Tuesday, January 13, 2009

Two Minor Successes

Russell Pass, Everglades
No LL

I'm proud to report two minor successes yesterday.

Number one: Since last summer in Rockland, I've been toying with my sextant. I've been trying to learn to take a sighting and to reduce the reading to latitude and longitude. After all, celestial navigation is a must for any serious sailor; especially one who has had direct experience at seeing all our electronics wiped out with a single stroke of lightning.

I originally had a beat up cheap plastic sextant that I bought on Ebay way back in 2004. I resisted buying the Nautical Almanac. Such almanacs are expensive and they only cover one year. Instead I tried using the examples and mini tables that came with the sextant's user manual.
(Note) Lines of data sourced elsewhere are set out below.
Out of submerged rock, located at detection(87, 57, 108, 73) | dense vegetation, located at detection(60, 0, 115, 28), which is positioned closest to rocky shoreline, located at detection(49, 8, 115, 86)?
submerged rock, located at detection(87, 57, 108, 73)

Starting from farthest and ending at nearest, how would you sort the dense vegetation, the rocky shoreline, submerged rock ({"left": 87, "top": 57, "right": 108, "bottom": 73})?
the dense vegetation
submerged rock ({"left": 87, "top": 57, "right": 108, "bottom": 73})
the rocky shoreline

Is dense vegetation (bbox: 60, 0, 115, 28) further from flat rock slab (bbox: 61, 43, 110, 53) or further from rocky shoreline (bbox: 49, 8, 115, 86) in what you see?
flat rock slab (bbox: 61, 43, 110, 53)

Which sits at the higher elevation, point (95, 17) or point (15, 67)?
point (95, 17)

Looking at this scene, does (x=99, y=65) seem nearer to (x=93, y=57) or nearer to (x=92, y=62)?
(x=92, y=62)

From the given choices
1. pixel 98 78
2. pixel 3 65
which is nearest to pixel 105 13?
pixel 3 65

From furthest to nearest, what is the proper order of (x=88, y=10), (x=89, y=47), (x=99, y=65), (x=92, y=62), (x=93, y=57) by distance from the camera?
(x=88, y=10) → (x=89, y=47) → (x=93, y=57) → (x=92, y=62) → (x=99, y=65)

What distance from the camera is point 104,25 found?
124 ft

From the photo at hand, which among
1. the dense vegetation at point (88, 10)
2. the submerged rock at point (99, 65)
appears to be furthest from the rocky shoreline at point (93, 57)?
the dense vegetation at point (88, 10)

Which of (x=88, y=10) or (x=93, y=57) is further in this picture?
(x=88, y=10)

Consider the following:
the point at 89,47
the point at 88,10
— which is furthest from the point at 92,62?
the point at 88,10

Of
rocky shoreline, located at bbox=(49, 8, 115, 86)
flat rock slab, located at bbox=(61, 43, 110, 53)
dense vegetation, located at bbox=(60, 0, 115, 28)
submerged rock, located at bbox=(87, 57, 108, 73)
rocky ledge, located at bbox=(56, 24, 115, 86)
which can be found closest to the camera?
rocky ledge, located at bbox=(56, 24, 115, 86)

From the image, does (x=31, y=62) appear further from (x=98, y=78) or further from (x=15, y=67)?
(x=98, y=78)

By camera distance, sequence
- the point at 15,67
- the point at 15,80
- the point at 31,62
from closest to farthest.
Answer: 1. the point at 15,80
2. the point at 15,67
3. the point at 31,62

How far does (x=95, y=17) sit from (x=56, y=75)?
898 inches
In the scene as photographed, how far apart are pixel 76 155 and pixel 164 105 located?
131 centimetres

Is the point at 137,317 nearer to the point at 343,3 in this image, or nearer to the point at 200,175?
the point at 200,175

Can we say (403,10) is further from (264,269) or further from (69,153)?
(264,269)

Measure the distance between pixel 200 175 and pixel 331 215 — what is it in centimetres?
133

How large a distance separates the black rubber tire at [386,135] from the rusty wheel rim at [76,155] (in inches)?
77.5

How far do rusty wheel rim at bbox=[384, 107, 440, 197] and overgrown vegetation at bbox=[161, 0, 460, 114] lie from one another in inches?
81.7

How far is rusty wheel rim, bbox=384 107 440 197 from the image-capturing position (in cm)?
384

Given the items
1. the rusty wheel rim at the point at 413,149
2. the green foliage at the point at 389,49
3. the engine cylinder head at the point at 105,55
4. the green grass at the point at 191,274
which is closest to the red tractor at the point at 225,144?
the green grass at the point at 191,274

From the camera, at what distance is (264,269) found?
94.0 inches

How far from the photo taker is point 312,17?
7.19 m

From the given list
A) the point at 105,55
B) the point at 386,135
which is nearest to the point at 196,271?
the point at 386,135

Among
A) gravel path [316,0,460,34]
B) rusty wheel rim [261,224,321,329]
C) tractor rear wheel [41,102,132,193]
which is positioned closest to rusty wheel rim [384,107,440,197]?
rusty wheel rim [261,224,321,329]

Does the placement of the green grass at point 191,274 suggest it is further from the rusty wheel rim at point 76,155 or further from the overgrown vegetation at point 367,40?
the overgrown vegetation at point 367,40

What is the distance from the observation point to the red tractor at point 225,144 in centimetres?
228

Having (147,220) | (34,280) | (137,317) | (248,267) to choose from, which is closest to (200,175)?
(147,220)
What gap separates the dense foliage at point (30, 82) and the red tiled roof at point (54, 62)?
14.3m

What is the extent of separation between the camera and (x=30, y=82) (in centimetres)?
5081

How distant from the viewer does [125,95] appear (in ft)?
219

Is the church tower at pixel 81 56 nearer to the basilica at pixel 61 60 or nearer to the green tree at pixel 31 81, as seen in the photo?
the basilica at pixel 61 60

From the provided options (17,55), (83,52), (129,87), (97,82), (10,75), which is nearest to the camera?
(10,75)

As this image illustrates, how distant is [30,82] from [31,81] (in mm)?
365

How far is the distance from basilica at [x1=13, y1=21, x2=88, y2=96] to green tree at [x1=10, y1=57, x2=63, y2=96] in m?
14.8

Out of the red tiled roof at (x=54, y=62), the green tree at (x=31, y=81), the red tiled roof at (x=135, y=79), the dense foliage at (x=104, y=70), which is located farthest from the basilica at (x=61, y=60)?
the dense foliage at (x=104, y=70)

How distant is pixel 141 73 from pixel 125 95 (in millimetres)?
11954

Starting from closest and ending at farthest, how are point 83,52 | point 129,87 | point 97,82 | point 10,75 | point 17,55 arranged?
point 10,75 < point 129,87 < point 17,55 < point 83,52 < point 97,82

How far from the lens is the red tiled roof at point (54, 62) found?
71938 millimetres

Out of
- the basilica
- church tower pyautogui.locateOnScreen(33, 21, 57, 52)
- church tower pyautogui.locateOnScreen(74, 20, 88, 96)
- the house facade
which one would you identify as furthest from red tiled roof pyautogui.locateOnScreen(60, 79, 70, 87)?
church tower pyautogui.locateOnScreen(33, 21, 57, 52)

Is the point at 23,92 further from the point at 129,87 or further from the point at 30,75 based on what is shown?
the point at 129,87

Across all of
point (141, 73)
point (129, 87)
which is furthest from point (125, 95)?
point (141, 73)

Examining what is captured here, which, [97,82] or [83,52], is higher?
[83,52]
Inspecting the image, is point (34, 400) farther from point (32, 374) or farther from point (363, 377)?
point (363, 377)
The best I was able to do was to locate myself with an error of 150 miles.

Now I have a new cheap plastic sextant. I also have three books on how to do it and a 2008 Nautial Almanac (which includes a secret tip in the footnotes telling how to use it for 2009). However, I can only practice when out to sea when we have clear sight of the true horizon as well as the celestial bodies. Yesterday, out at sea I was for the first time able to take a sighting and reduce it to a position that was less than 1 mile from where the GPS said we were. Hooray.

What a pain in the next it has been. All three books I have are terribly dense, obtuse, and I think full of bugs. I consider it a bug when a numerical example contains a number with no explanation of where it came from. I consider it a bug when the example says, X came from table Y by looking up factors A and B, but when I look look up (Y,A,B) the answer is not X. More infuriating, each of the three books does it differently. I have mastered a lot of difficult subjects in the past, but this
is one of the hardest. Perhaps I'm getting old.

Number two: salt air is an enemy of all things electrical. The contacts corrode and become non conductive. Boat wiring can be protected by tinning the wire, coating the connection in grease, then encapsulating it with heat-shrinkable tubing. You can't do that with cell phones, radios, computers, hand held GPS' and the like. I have constant connections with the power connection or the battery contacts, only working intermittantly. A year ago, I bought a tube of conductive carbon-impregnated
grease. It was a compromise. The online vendor also had silver impregnated and gold impregnated greases but those were too expensive. When it arrived, I threw the tube into a tool box and forgot about it. Yesterday, when cursing my hand-held GPS' refusal to power up, I remembered the grease. I tried it, and it worked fine. All I have to do is to put a tiny amount of this carbon grease on the end of a Q-Tip, then wipe the contact surfaces. Horray.